I am finding it difficult again to take notes as the script moves so quickly and I lose myself in the story. One thing I do have to note though is how well they have me on the edge of my seat as the housing bubble begins to burst. Even knowing and living it, I am still on the edge of my seat in suspense, which is a feat in movie making in my opinion. There are no surprises in this movie, but I am still invested emotionally in what is happening.

When the movie makes the transition to Vegas and had the Phantom of the Opera opening as the musical accompaniment I was hit with how perfect the two go together. Usually I associate Phantom with New York, Paris and London, but the way that the Phantom character molds and controls every aspect of the opera house from on high does in a way match the views of both Vegas and of the bankers and politicians that made this crisis possible.

This script really is amazing. The celebrity explanations really come at the perfect times to keep everyone in line with what is happening. They realize that the reason this was able to happen in the first place was due to ignorance, so to combat that, here is a face you know and trust to break it all down for you.

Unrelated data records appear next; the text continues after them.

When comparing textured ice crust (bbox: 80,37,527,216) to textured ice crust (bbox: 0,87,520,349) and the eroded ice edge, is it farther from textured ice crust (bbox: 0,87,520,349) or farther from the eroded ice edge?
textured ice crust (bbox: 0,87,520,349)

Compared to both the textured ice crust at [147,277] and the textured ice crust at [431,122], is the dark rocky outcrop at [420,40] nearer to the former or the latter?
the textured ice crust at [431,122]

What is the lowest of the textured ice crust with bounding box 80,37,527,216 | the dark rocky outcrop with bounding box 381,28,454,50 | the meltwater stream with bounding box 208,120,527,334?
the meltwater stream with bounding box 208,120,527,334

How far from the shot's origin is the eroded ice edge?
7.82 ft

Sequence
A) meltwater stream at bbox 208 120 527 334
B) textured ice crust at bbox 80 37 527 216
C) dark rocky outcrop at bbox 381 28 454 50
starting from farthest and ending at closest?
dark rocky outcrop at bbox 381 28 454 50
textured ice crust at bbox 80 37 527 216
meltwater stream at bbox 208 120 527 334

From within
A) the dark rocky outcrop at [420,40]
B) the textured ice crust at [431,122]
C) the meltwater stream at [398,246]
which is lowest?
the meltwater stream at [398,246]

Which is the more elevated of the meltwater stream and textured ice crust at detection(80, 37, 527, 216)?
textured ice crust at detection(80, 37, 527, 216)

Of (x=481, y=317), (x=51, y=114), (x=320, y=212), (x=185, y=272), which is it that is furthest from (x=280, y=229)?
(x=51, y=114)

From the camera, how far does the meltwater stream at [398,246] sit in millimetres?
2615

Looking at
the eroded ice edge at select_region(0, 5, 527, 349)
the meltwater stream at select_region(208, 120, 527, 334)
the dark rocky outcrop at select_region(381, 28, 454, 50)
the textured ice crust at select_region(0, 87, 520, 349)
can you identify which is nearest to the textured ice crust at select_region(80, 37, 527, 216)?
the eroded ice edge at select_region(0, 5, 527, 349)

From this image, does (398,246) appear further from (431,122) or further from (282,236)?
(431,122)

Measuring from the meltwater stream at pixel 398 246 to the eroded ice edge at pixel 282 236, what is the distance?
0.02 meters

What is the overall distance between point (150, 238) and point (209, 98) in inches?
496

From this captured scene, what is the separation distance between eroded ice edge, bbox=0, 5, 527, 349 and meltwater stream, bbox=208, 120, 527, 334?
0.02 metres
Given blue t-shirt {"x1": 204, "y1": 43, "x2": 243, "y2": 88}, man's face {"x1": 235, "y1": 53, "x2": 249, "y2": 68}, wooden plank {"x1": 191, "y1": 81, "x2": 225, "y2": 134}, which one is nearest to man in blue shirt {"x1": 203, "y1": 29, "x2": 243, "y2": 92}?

As the movie comes to a close I want to cry. It has been such a true testament of what happened, how it happened, and Steven Carrel as Mark offers my personal view on everything. The disgust about the bailout, the rage at how it could happen in the first place. And now, with a Trump nomination, we see more truth in is words as the blame is being placed on the poor and on the immigrants. This movie may be listed as a comedy, but it does much what I thought it would. I makes us laugh because at this point we have to laugh to not fall into a slump of allowing this to EVER happen again. It is a scary world we live in, sometimes you have to laugh at that darkness to rise above it in even the smallest of ways. I laugh and learn because my two daughters deserve a better a future than what I can give them right now.

I really enjoyed this movie and I look forward to watching it again one day when I have more time to dissect it, but for now I give it 4.4/5 and would definitely recommend.